Researchers from North Carolina State University have developed a free, user-friendly tool that makes use of multiple computational models to help solid waste systems achieve their environmental goals in the most cost-efficient way possible.

Waste management systems do more than simply put solid waste into landfills. These systems need to not only safely store or recycle solid waste, but also must minimize any health risks associated with the waste, minimize environmental risks associated with air or water pollution, and minimize the release of greenhouse gases (GHGs) that can be produced as solid waste is processed or decomposes.

“The challenge is that there are a host of things waste management systems can do to accomplish these goals,” says James Levis, co-author of a paper on the new tool and a research assistant professor of civil, construction and environmental engineering at NC State. “And many of those actions have trade-offs, in terms of cost, environmental impact, technical challenges, and so on.

“To address this, we’ve created an open-source tool called the Solid Waste Optimization Life-cycle in Python (SwolfPy), which allows users to assess all of these options in one place. This can help users determine the best course of action for any specific set of circumstances.

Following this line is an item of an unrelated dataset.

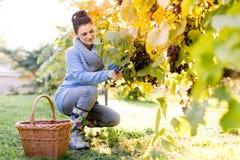 在工作采摘葡萄的葡萄捡取器 库存图片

And, because it is open-source, the solid waste community can develop additional features over time to make the tool even more useful in guiding decision-making.”

“SwolfPy is a dynamic tool,” says Mojtaba Sardarmehni, corresponding author of the paper and a Ph.D. student at NC State. “For example, if someone develops a better model for one of its components, the open-source platform will allow users to update SwolfPy.”

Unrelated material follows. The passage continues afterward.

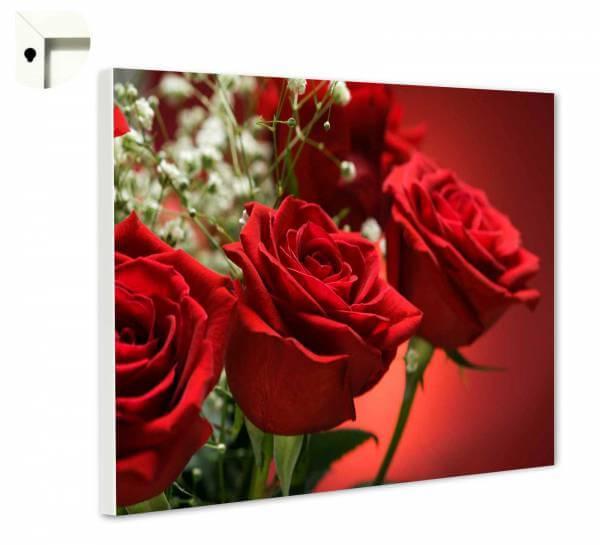 Magnettafel Pinnwand Rosen in rot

The SwolfPy framework includes a collection of process models and a user-interface that allows users to plug in data relevant to their circumstances. SwolfPy will then run the numbers and do two things. First, it gives users a concise snapshot of their current overall operations, and what that means for their cost and environmental goals. Second, SwolfPy gives users the best combination – or combinations – of processes that would allow them to meet their target numbers for cost, GHG emissions, and so on.

But users don’t have to use the default models included in SwolfPy. Users can also choose to develop process models tailored to their specific projects and connect those models to SwolfPy; or users can use a combination of the default models and customized models. Regardless of which suite of models they choose, SwolfPy allows users to plug their target numbers into the user-interface, and SwolfPy will let them know which combination of processes will get them closest to their goals.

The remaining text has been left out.